El tema es que para el partido de hoy somos una procesión de problemas. Suazo fuera, Sánchez fuera, Valdivia fuera, Vidal fuera, Fernández en la cornisa, Vargas en duda… De mitad de cancha para arriba tenemos demasiados problemas. La citación de Esteban Paredes es la demostración explícita: no tenemos creación, no tenemos finiquito, no tenemos gol y, por ende, no ganamos. De nada sirve el vértigo, las ganas, la rebeldía sin embocarla.

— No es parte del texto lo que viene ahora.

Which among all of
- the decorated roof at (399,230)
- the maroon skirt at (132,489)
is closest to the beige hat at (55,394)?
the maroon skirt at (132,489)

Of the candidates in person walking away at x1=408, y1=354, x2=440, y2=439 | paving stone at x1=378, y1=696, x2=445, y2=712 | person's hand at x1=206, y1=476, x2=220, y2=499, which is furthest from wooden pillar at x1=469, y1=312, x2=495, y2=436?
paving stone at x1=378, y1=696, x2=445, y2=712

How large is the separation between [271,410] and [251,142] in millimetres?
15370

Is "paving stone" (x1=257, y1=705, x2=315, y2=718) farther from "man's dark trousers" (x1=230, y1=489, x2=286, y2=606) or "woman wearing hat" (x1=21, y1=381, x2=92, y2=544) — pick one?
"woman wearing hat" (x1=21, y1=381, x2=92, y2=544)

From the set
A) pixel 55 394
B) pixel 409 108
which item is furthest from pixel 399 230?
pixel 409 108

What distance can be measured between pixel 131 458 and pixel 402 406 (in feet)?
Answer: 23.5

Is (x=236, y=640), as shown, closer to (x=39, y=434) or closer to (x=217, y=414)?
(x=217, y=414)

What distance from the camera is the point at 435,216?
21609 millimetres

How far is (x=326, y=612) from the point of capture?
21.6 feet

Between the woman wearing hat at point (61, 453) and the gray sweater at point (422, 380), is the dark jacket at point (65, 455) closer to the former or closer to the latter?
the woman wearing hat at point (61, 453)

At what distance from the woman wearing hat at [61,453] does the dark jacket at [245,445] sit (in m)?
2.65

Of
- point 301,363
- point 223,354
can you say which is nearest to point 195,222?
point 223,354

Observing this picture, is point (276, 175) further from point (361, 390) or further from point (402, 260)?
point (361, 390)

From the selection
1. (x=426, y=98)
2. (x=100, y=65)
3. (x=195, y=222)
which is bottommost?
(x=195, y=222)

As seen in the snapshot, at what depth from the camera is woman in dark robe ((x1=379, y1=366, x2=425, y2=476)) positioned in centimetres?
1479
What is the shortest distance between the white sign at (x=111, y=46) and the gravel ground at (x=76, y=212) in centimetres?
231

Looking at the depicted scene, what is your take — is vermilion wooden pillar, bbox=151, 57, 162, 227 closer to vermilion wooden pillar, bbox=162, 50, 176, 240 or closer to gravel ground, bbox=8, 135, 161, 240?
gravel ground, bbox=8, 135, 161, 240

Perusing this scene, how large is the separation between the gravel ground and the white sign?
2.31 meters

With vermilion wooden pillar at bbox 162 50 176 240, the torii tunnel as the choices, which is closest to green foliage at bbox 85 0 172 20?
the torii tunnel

Uruguay también trae un saco de problemas. Cavani y el Cebolla Rodríguez no rinden con la Celeste lo mismo que en sus clubes, Forlán siente el peso de los 33 años y perdió gran parte de la explosión, Lugano y Godín son firmes arriba, pero también han perdido la sincronización de otrora. El once de Tabárez hace rato que no gana y de visita en estas eliminatorias casi no ha sumado puntos. El tema es que después de empatar con Paraguay, los uruguayos quedaron en la obligación de ganar esta noche.

En términos sencillos: un partido bravo como pocos que hemos visto en los últimos años. El equipo de Sampaoli tendrá que ser tremendamente veloz y aprovechar las puntas. Beausejour ni se vio en Lima, es su momento. Ojalá que Marcelo Díaz pueda repetir con Mauricio Isla lo que hacía con Matías Rodríguez en Universidad de Chile (pase para la entrada en diagonal). A ver si Paredes, en la emergencia y con ganas de revancha, saca todo el barrio que tiene en el cuerpo y se manda uno de esos golazos inesperados. Que esta vez marquemos a Luis Suárez y no le demos todas las facilidades que tuvo en Montevideo donde sólo faltó que la defensa chilena le diera pases gol. Que no aparezca el tontito de siempre que se hace expulsar o regala un penal. Que Bravo continúe con las manos bien puestas.

En fin, noventa minutos que valen demasiado. Hubiésemos querido llegar a esta fecha con algún piso, algún margen de maniobra. Y nada. Ni puntos que nos sustenten ni plantel para echar mano. No sobra ni en la tabla ni en la banca. Seamos realistas: podemos quedar afuera del Mundial 2014. Esta noche es la última oportunidad de evitarlo.